What the blueprint document covers

• Server count and form factor. Rack-mount versus tower versus blade, U-count, density per rack, redundancy posture.
• CPU specification. Core count, clock target, NUMA topology, and the workload reasoning that drove the decision.
• RAM specification. Capacity per node, channel configuration, and headroom for KV-cache growth and concurrent sessions.
• GPU specification. Per-server GPU count, model class, memory per GPU, NVLink or PCIe topology, and the bottleneck taxonomy from Stage 2 that informed the choice.
• Storage specification. NVMe versus SAS, capacity per node, vector store sizing, hot versus cold tier, snapshot and backup posture.
• Network specification. Throughput per link (10, 25, or 100 Gigabit Ethernet), east-west versus north-south traffic, segmentation for regulated workloads.
• Deployment topology. On-premises in your datacenter, colocation in a Petronella-supported facility, hybrid, or regulated-cloud. Each option includes the trade-offs in cost, latency, regulatory posture, and operational burden.
• Operations runbook. Monitoring stack, patching cadence, model lifecycle management, capacity review cadence, incident response runbook, and the on-call posture appropriate to your environment.
• Total cost of ownership model. 1-year and 3-year, capex versus opex trade, with the assumptions documented so your finance team can stress-test the model with their own variables.

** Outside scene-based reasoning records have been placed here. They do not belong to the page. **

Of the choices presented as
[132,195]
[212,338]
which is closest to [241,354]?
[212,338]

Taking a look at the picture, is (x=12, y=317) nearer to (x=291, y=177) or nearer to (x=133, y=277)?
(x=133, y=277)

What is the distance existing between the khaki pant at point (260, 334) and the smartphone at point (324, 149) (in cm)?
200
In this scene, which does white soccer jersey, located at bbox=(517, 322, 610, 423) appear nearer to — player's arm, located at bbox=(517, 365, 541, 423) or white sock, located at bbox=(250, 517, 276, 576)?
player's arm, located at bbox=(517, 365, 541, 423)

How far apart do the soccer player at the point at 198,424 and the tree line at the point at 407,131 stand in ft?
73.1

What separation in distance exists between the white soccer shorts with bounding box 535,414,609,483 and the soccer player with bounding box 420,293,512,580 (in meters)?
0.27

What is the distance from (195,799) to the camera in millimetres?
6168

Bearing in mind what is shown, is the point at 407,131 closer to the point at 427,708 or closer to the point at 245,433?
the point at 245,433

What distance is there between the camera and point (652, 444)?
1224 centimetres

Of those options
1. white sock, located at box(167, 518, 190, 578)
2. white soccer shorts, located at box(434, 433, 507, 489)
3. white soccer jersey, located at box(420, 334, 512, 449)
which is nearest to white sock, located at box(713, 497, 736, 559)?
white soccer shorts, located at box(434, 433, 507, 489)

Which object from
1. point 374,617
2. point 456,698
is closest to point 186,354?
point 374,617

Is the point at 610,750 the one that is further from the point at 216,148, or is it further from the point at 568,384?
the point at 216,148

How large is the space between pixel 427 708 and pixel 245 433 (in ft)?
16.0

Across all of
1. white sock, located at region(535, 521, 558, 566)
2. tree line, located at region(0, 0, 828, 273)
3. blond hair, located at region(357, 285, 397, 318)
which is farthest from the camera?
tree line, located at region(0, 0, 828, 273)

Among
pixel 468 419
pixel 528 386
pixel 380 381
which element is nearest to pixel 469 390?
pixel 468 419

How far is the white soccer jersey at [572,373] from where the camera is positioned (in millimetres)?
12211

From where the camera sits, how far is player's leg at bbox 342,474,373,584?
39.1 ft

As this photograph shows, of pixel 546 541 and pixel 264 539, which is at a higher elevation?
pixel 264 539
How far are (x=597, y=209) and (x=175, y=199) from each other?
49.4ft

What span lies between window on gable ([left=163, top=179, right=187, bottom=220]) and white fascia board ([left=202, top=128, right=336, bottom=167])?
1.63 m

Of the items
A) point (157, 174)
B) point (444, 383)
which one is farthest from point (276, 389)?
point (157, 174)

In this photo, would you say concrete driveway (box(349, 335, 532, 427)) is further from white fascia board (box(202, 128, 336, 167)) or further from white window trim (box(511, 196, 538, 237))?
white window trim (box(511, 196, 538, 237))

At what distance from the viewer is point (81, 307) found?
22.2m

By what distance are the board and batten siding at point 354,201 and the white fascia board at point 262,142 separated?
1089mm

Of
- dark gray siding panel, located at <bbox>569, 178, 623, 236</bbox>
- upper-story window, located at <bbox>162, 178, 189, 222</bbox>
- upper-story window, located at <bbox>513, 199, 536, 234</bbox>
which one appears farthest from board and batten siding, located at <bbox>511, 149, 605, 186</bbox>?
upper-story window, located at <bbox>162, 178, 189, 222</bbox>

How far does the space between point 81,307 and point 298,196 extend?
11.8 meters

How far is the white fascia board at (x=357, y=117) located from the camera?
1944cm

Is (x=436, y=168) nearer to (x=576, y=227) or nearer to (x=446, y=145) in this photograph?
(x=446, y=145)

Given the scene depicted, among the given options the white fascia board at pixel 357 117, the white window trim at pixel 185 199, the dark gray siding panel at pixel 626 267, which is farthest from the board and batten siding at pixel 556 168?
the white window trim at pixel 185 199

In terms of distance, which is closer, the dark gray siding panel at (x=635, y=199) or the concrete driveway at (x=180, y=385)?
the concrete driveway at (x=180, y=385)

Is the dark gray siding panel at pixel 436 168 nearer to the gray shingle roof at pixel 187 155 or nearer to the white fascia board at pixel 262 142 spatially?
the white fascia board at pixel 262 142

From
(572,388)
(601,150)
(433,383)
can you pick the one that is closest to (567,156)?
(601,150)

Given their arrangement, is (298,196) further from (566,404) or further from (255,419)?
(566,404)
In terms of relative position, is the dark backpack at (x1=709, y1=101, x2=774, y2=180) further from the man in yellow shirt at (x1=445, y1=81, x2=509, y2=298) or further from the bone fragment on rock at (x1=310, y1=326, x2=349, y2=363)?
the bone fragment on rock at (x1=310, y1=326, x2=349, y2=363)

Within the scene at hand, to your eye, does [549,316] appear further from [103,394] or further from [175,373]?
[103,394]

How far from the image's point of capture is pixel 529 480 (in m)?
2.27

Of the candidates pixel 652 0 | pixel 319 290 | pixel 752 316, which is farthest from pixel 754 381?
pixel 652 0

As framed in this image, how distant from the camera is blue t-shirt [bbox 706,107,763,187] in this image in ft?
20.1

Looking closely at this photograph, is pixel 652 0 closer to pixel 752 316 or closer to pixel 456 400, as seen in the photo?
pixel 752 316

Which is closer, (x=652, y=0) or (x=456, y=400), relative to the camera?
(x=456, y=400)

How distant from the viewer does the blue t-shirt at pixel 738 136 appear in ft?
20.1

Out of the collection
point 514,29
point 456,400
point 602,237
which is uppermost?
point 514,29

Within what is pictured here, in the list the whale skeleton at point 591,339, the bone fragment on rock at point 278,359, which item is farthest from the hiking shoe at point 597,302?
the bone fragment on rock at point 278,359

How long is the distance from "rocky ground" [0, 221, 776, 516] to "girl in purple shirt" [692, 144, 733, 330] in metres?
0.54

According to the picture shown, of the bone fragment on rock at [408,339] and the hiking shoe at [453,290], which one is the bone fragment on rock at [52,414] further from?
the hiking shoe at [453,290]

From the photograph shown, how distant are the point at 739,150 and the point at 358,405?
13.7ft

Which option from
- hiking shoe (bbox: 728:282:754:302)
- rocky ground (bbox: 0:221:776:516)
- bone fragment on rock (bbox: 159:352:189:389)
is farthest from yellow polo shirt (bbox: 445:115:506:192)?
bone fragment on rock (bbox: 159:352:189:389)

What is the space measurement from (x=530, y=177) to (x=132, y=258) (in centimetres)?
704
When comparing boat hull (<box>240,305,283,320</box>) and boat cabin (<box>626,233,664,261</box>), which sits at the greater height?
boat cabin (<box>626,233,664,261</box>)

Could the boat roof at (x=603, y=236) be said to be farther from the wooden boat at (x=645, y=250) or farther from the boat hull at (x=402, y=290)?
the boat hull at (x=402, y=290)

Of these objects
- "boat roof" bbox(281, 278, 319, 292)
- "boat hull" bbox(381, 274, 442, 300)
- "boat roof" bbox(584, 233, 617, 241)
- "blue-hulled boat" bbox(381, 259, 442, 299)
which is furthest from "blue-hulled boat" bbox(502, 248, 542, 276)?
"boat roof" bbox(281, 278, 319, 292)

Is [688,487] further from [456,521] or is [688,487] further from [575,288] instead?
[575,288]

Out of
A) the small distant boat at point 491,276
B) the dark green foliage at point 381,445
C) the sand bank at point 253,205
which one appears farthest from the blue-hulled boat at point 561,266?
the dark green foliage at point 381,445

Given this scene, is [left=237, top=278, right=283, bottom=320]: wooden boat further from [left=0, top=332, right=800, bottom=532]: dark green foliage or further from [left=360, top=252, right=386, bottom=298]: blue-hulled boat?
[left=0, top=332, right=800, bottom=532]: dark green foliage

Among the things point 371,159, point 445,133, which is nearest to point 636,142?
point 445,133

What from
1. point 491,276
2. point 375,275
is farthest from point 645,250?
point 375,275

Hardware cluster cross-references

The blueprint typically references one or more of our existing hardware specifications. Production deployments built on the Petronella methodology often draw from these reference platforms:

• AI workstations sized for production training and inference workloads - rack and tower configurations for development, fine-tuning, and edge inference.
• NVIDIA DGX system reference architectures - sourced via the NVIDIA Elite Partner Channel for high-density training clusters.
• Custom AI server builds when the workload pattern does not map cleanly to a stock platform.
• Private AI solutions covering the deployment posture, cluster software stack, and managed-operations tier we layer on top of the hardware.
• GPU server hosting when colocation in a Petronella-supported facility is the right deployment topology for your workload.

Deliverable format

The blueprint ships as a written specification document plus a structured bill of materials, a deployment-topology diagram, an operations runbook, and the TCO model in a format your finance team can ingest. It is the document your hardware procurement lead, your security officer, and your CIO can sign without filling in blanks themselves.